* What you will do
1 – Please extract the part of the text on students with speech language difficulties that runs from "- Why shouldn’t" to "you have done?".
2 – Write the next part of the text on students with speech language difficulties, starting right after its last sentence.
-------- Document
Managing Issues of Discipline in Students with Speech Language Difficulties
Consideration of a student’s level of understanding is essential when disciplining a student with speech language difficulties. When disciplining the student, the aim is to identify what happened, explore why is happened and discuss the appropriate behaviour should a similar incident occur in the future.
If the student has speech language difficulties
- Ask him to describe the event, explain how people felt and to report on what people said.
- The student may not understand questions such as:
- Why did you do that?
- Why did it happen?
- Why shouldn’t you have done that?
- What makes you think that that is acceptable?
- Why do you think your friend did that to you?
- What should you have done?
- What could you do another time?
- What should your friend have done?
- To consider ‘why’ type questions, initially ask the question and model the answer. This will help the student learn that if he is asked this type of question this is the sort of response that is required.
- A Social Story can give a consistent account of desirable behaviours and reasons for behaving in a certain way in a particular situation. This can then be used to explore ‘why?’ type questions.
- Use problem solving skills in non-emotional situations, for example during role-play, social skills groups, and analysis of narrative plots. This will provide essential practice to deal with more difficult events.
- Trial using Comic Strip Conversations to explore the sequence of the event, the feelings of others and report what people said.
N.B. When a student is anxious or upset his level of understanding is likely to be less that it is usually. It is important to be aware of this and to modify the adult’s language accordingly.
If the student is functioning at a very low level of understanding:
- Only ask the student to describe the event, explain how the people felt and report on what people said.
- Don’t ask ‘why?’ type questions.
- Don’t ask the student to suggest solutions to the problem.
- Use Comic Strip Conversations and state:
- Why the student may have done what he did
- Explain why it happened
- Explain why he shouldn’t have done it
- Explain why the friend acted as he did
- Explain what the student should do another time
- Social Stories can be used to reinforce this guidance. Carol Gray had written useful guidance for Social Stories.
Supporting Students with speech language difficulties: Verbal Reasoning Difficulties
Developing the student’s ability to make appropriate inferences should begin initially from picture stimuli and observations and moving towards abstracting information from text, situations and discussions.
- Work from the student’s observations of a visual stimulus, for example when sharing a book during a lesson;
Student: “That looks really painful!”
Adult: “Why is it painful?” or “How do you know it is painful for him?”
- Only consider more abstract inferences and making inferences without a visual stimulus, when the student can infer from situations within his experience.
- Problem Solving
- To facilitate the development of problem solving skills, initially use real, everyday situations. The type of situation is important. It should be something neutral with perhaps two or three feasible solutions.
- Initially the task should be to solve a problem within the student’s experience and from his point of view, e.g. “OK, you forgot your P.E. kit again. What can you do?”
----------------
-------- Supplied data
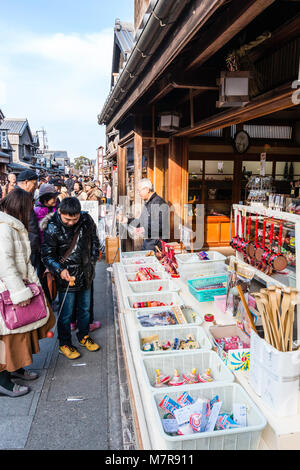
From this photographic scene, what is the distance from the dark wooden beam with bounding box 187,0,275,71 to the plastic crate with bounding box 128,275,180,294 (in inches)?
86.3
----------------
* The responses
1 –
- Why shouldn’t you have done that?
- What makes you think that that is acceptable?
- Why do you think your friend did that to you?
- What should you have done?

2 –
- When a student can do this, identify similar problems experienced by a friend so that the task remains within the student’s experience but he has to think of solutions from another person’s perspective.
- Consider providing forced choice alternatives with picture or photographs of the different options, if possible.
- Gradually introduce meaningful problems that concern people beyond his immediate circle of friends. Use TV programmes or films, or characters from familiar books might be suitable.
- Role play can be useful for some students.
- Move onto more abstract problem solving only when the student can cope with concrete situations.
- Justifying a Prediction
- When the student gives a prediction, ask him why he thinks something might happen.
- Praise any attempt to provide justification, however strange it might seem.
- It may be necessary to give forced choice alternatives.
- Work initially from real situations or pictures where it is very obvious visually why something might happen.
- Move onto more abstract justifications only when the student can easily justify in simple, real situations or from pictures or photographs.
- Justifying a Decision
This involves the student being able to explain a decision he made. These types of questions are frequently asked in all sorts of situations throughout the day, and yet some students will not answer because they simply do not understand the questions.
- Use everyday situations. If a ‘Why did you do that?’ type of question is asked and the student is unable to answer, or gives an incorrect response, repeat the question and model the correct answer. Adults supporting students tend to model correct answers but the important point is to repeat the questions and model the answer. This makes it quite explicit, when asked this sort of question – this is the right answer.
- It should be easier for the student to justify why they took a particular course of action, before considering the decisions and choices made by others. This is because if it involves the student, it will be about something within his experience, which will be easier. It will also not need the skills of empathy that many students find more difficult.
- Role play can be useful. The acting can be frozen and reasons for decisions and actions can be explored.
(Adapted from Elklan: Secondary Language Builders by Orlaith O’Caroll ,SLT)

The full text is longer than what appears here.